Optimization of object detection in newborn resuscitation videos

Abstract

99% of deaths of children under 28 days of age takes place in low- and middle-income countries. Most of these deaths are due to complications during childbirth. Newborn resuscitation heavily revolves around ventilation, as the cause of newborn cardiac arrests are predominantly asphyxial. Having properly trained and equipped health care providers is recognized as a key element in lowering newborn mortality. Since 2013 the Safer Births project has been collecting data during resuscitation episodes at Haydom Lutheran hospital in Tanzania. The Safer Births project is a collaborative project between several actors, including the University of Stavanger, Laerdal Global Health and Stavanger University Hospital. The goal of the project is to gain knowledge and develop equipment in order to better train and equip health care providers to save lives at birth. Among the collected data are video recordings of the resuscitation episodes. The objective of the thesis is to locate and classify objects in the video recordings. This is done through object detection networks: Supervised machine learning systems based on deep convolutional neural networks. The object detection will supplement a larger video interpretation project which final aim is to provide timelines for different activities surrounding newborn resuscitation.

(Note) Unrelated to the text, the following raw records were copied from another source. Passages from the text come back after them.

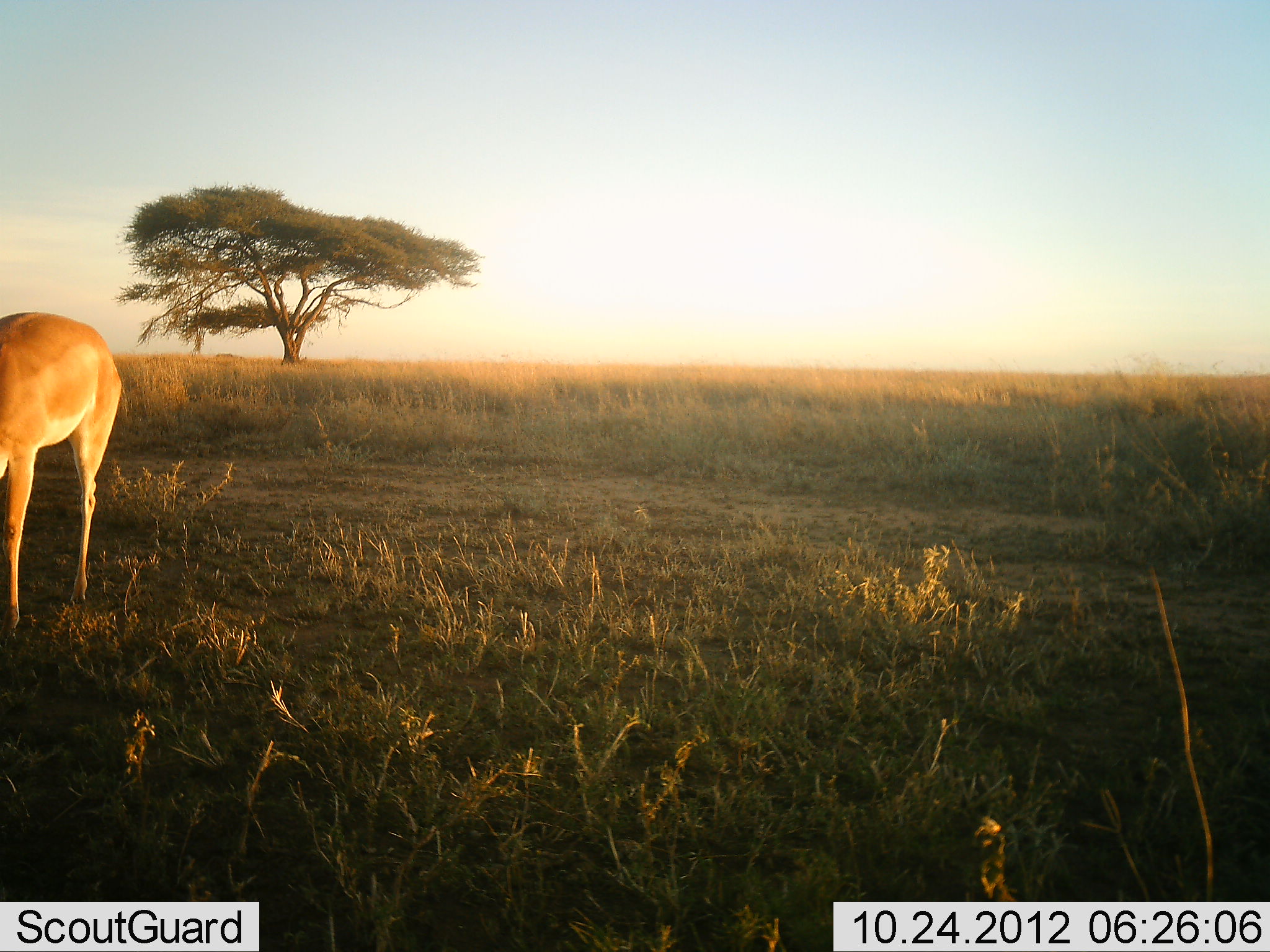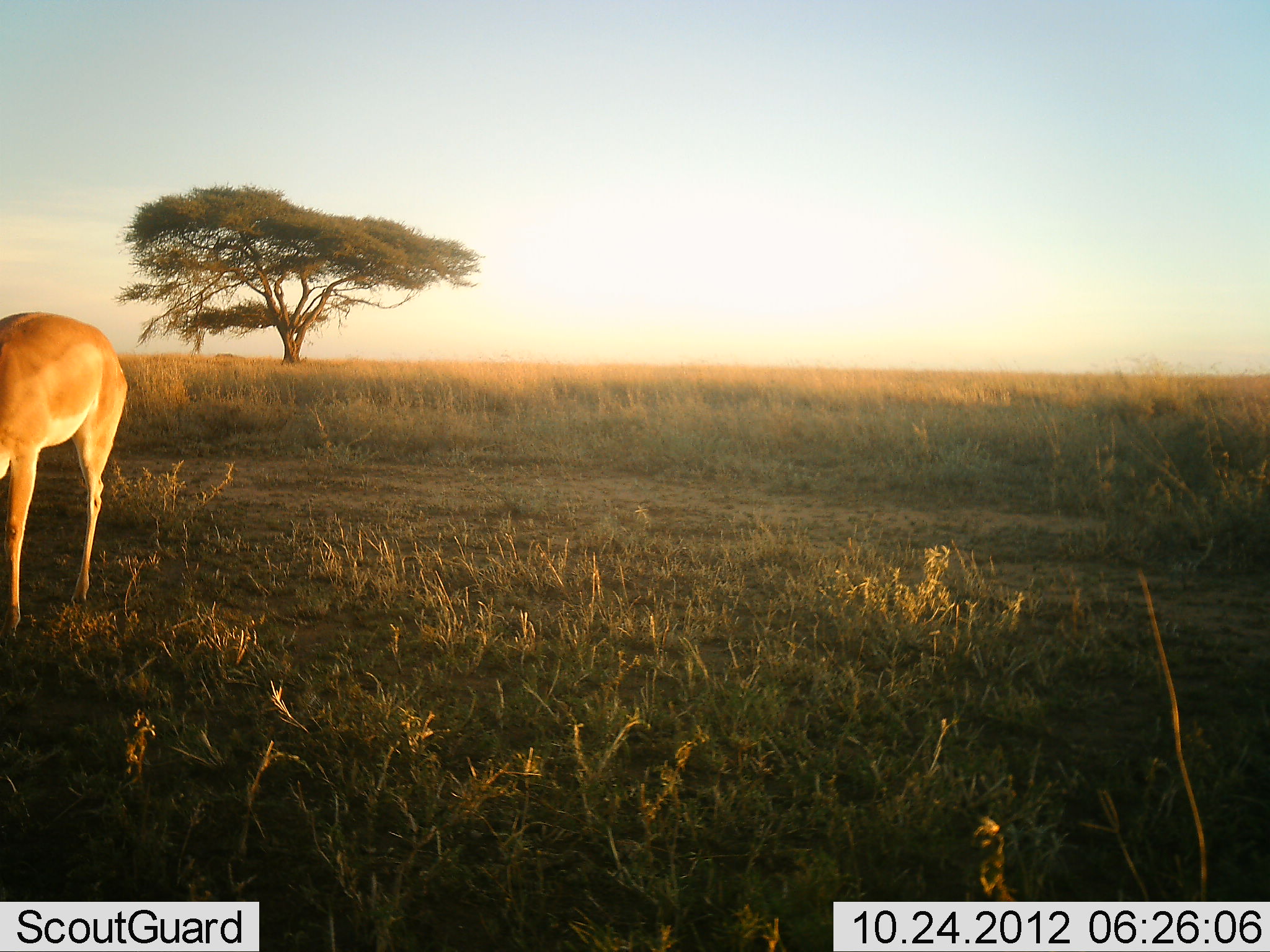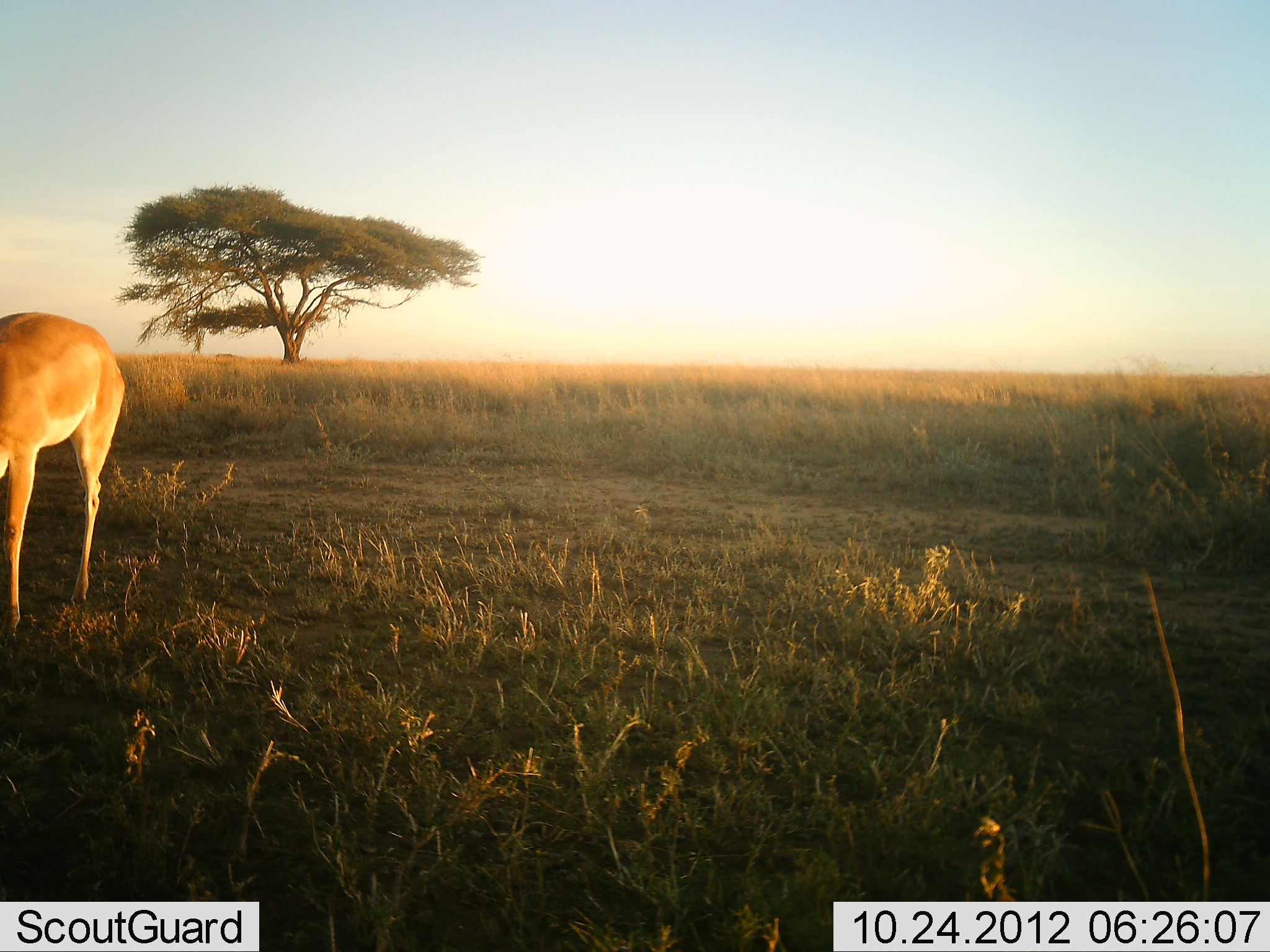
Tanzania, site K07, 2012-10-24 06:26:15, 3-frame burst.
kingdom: Animalia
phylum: Chordata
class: Mammalia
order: Artiodactyla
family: Bovidae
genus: Aepyceros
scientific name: Aepyceros melampus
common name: impala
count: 1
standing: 60%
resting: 0%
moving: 0%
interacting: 0%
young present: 0%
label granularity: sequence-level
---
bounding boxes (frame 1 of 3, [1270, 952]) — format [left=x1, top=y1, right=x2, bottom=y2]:
animal: [left=0, top=312, right=122, bottom=650]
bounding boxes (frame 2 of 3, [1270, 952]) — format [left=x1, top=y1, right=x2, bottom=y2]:
animal: [left=0, top=311, right=127, bottom=648]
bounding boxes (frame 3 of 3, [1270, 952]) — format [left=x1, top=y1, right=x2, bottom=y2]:
animal: [left=0, top=312, right=125, bottom=649]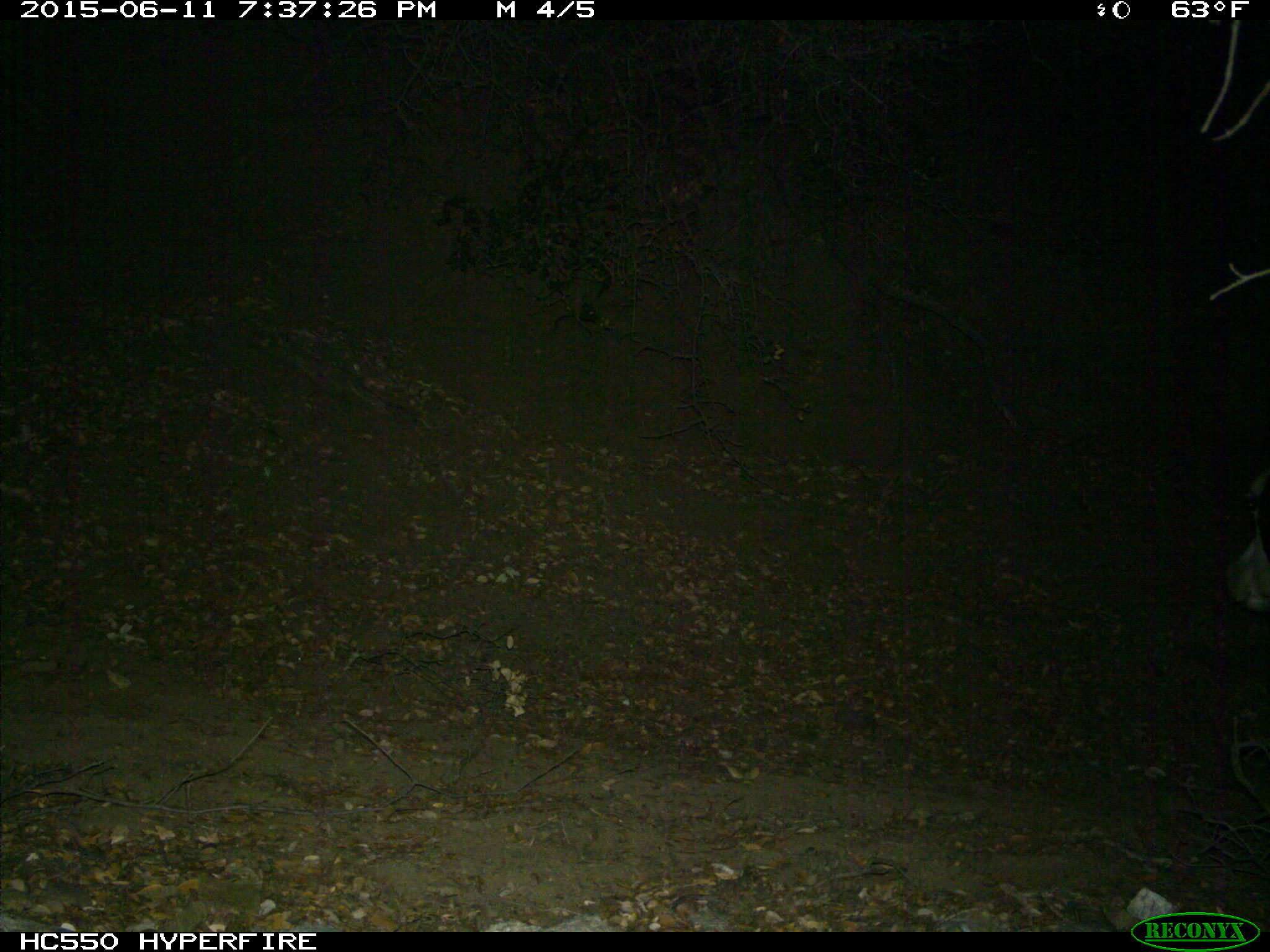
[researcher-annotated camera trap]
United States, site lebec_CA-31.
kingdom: Animalia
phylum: Chordata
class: Mammalia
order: Artiodactyla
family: Bovidae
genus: Bos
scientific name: Bos taurus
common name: domestic cow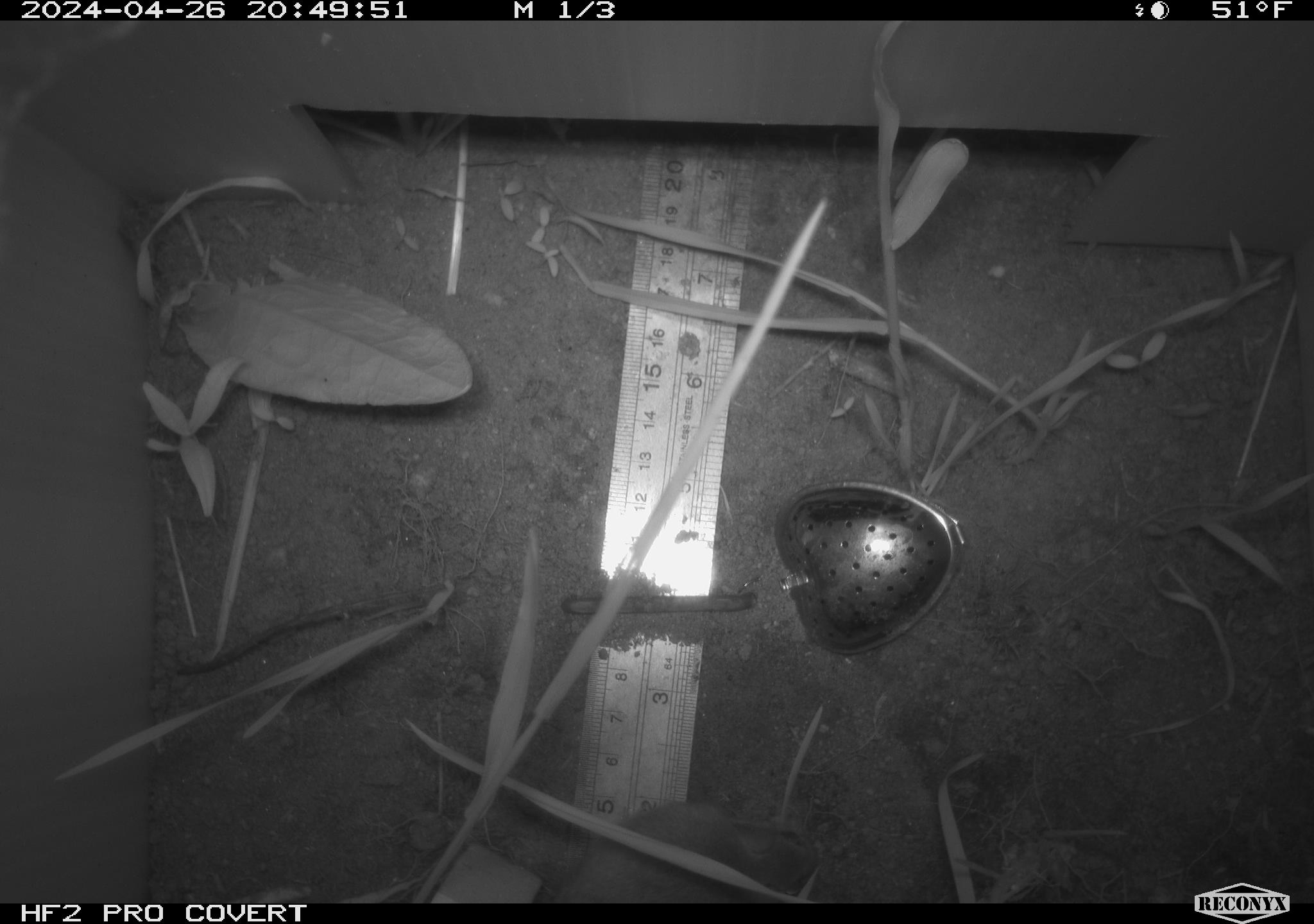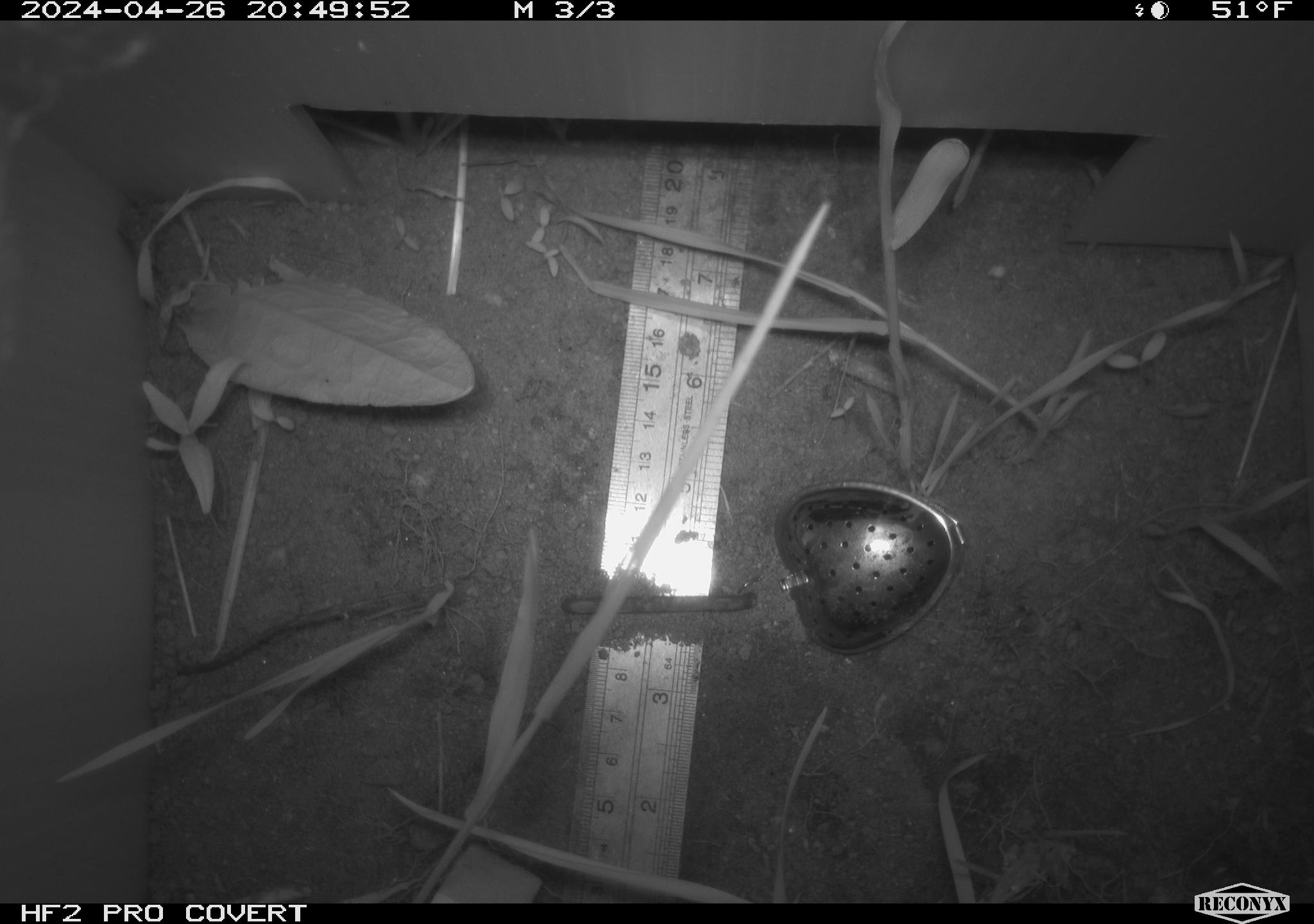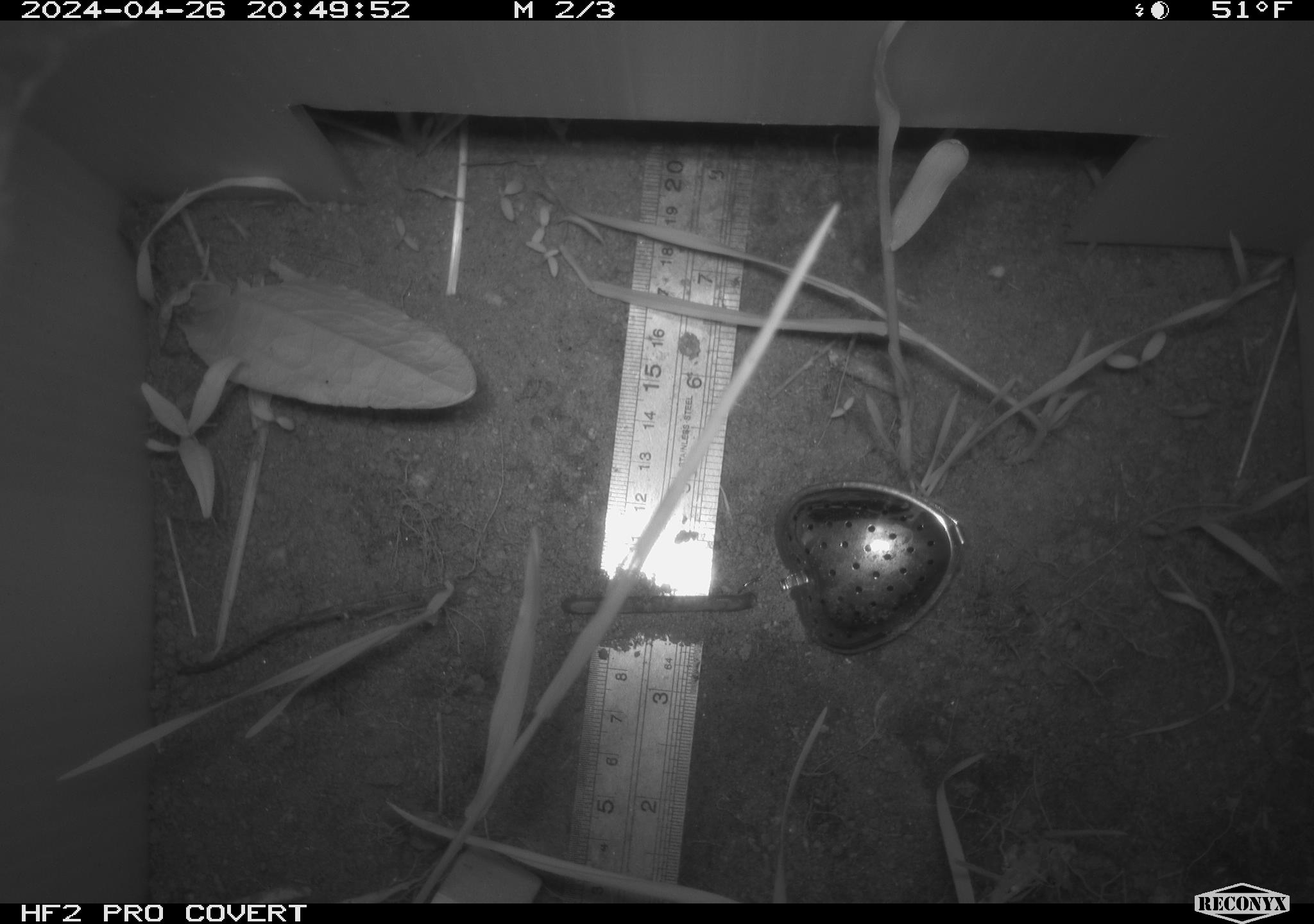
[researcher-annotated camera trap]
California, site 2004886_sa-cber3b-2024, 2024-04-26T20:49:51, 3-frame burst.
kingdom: Animalia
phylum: Chordata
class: Mammalia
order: Rodentia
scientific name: Rodentia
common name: mouse species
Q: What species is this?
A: Mouse species (Rodentia).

The resulting information will be used in analysis of resuscitation activities and the responses of the newborn. A baseline for the object detection was available through previous work, where the YOLOv3 object detection network was used. The previous results were encouraging, but some objects were found hard to detect. The largest potential for improvement lay in the detection of a suctioning device, called the suction penguin. From tests conducted on the same set of images, object detection networks RetinaNet and SSD MultiBox collectively outperformed YOLOv3 for all different object classes. The best overall results was achieved through training the networks on original and augmented image frames from the video recordings, in addition to synthetic images. Here, the best attained average precision for the objects were 82.77 for the heart rate sensor, 78.34 for health care provider hands, 69.75 for the bag-mask resuscitator and 44.22 for the suction penguin. Detection rates on the suction penguin are promising considering the networks were not trained on split images, which for the previous work heavily improved the detection of this object.